The standardization of video compression (video coding) technology, such as the MPEG (Motion Picture Experts Group) series of compression standards make these and other applications possible. The new MPEG4 standard in the MPEG series is enabling Internet-based video applications, while the International Telecommunications Union (ITU) Telecommunication Standardization Sector (ITU-T) H.263 video compression standard is now widely used in videoconferencing systems. The most recent international standard for video image encoding/decoding and compression to be widely pursued by industry is the International ITU-T International Organization for Standardization (ISO) video compression standard known as ITU-T/ISO H.264 or as advanced video codec (AVC) and MPEG-4 Part 10 (“H.264 standard” hereinafter). The H.264 standard was prepared by the Joint Video Team (JVT), which included the ITU-T SG16 Q.6, known as VCEG (Video Coding Expert Group), and the ISO/IEC JTC1/SC29/WG11, known as MPEG. The H.264 standard is designed for the applications in the area of Digital TV broadcast (DTV), Direct Broadcast Satellite (DBS) video, Digital Subscriber Line (DSL) video, Interactive Storage Media (ISM), Multimedia Messaging (MMM), Digital Terrestrial TV Broadcast (DTTB), and Remote Video Surveillance (RVS), among other video compression applications. Others standards include, the Joint Scalable Video Codec (JSVC/H.264 Amendment 3) (H.264 Amendment 3), VC1, China AVS, and the legacy video codec standards such as MPEG-4 Part 2 Versions 1 and 2, MPEG-2, MPEG-1, H.263, and H.261.
These video codec techniques are block based coding techniques that operate on macroblocks of pixels. These block based techniques utilize transform coding and entropy coding on the residue of a motion compensated block. A macroblock may include 16×16 luma pixels. In some standards, a macroblock may be further partitioned into 16×8, 8×16, and 8×8 blocks of pixels. In accordance with the H.264 standard, each 8×8 block, called sub-macroblocks, can be further divided into smaller blocks such as 8×4, 4×8, and 4×4 blocks of pixels.
Higher coding efficiency may be achieved by utilizing the spatial correlation between blocks. Video codec standards usually provide the use of previously decoded neighboring blocks to decode a current macroblock. Specifically, the coding parameters for the reconstruction of the motion vector, intra prediction, content adaptive binary arithmetic coding (CABAC), and macroblock property reconstruction of the current macroblock require the associated information from the previously reconstructed adjacent macroblocks.

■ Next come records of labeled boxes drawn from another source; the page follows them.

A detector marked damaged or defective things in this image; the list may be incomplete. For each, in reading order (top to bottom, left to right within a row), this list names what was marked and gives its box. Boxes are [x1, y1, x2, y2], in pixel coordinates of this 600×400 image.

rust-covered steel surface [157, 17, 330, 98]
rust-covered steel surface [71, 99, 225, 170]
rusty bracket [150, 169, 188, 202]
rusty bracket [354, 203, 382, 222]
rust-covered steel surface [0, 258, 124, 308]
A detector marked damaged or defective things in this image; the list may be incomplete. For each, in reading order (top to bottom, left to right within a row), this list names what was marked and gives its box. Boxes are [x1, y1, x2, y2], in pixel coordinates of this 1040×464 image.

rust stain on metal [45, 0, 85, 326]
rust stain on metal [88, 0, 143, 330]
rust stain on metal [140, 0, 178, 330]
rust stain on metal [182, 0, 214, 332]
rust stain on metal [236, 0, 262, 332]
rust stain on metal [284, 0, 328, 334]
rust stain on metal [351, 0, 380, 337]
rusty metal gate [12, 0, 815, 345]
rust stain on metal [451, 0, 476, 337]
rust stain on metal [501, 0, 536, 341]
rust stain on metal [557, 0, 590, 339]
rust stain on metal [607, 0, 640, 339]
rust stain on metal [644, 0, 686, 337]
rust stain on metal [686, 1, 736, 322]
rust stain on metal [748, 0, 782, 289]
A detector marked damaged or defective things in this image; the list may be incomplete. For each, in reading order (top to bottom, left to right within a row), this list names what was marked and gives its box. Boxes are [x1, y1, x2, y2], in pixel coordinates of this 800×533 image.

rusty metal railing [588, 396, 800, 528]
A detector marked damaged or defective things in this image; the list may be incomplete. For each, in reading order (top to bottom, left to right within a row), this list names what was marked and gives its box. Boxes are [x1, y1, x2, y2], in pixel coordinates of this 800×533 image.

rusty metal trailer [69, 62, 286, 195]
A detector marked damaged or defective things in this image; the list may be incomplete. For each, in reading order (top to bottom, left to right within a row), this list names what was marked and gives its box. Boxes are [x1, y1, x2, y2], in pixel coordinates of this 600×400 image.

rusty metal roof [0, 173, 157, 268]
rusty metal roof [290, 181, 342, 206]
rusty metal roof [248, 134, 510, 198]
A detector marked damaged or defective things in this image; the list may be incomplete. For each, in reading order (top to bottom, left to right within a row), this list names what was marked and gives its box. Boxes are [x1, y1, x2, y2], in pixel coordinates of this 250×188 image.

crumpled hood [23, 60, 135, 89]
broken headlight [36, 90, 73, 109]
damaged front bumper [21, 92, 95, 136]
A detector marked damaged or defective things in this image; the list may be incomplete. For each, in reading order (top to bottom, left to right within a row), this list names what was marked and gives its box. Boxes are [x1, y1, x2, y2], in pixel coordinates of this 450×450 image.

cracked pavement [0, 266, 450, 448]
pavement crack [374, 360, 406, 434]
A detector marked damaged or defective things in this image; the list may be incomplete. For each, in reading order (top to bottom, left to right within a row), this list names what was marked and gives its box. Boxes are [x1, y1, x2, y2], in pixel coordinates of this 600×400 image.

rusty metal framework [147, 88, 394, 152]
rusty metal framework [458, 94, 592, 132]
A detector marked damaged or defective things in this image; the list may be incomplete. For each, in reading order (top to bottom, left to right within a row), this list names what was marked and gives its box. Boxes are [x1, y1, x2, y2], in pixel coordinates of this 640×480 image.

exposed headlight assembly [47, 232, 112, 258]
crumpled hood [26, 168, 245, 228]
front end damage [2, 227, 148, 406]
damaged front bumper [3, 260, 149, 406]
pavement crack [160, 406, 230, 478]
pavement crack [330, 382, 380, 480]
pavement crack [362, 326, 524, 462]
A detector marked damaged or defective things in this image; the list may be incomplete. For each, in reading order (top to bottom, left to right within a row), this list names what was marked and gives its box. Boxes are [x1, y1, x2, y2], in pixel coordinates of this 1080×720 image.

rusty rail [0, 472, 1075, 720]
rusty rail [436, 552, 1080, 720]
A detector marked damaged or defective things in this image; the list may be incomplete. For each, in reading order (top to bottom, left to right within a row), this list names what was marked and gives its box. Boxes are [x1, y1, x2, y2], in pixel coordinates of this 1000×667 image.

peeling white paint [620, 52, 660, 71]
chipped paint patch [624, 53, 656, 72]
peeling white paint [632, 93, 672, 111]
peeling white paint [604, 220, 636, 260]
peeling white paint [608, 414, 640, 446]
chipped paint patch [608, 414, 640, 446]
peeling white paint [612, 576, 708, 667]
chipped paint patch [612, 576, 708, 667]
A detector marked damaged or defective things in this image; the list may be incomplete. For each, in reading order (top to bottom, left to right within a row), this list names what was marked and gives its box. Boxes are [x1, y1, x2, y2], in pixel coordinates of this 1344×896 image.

In the H.264 standard, the task of reconstructing the coding prediction parameters becomes more complicated due to the flexible macroblock ordering (FMO) and arbitrary slice ordering (ASO) properties. FMO allows a picture to be divided into various scanning patterns such as interleaved slice, dispersed slice, foreground slice, leftover slice, box-out slice, and raster scan slice. ASO allows the slices of a picture to be coded in any relative order. With FMO and ASO, the decoding order of an H.264 standard picture may no longer be in the traditional macroblock raster scan order of the picture. As a result, the design of reconstructing coding parameters and macroblock decoding techniques for H.264 standard video remain challenging tasks. Conventional H.264 standard video codec techniques are implemented in accordance with the concepts from the JM reference software of the H.264 standard committee. The JM reference software, however, utilizes a global data buffer to store the information associated with the decoded macroblock parameters for an entire picture. The retrieval of reference data for decoding the video of the FMO and ASO coding modes requires frequent accesses to an external memory that stores the information from the global data buffer at every macroblock level. Frequent accesses to the external memory at the macroblock level are very costly in hardware implementations. Accordingly, there may be a need for a scheme to reconstruct video coding parameters using FMO and ASO techniques.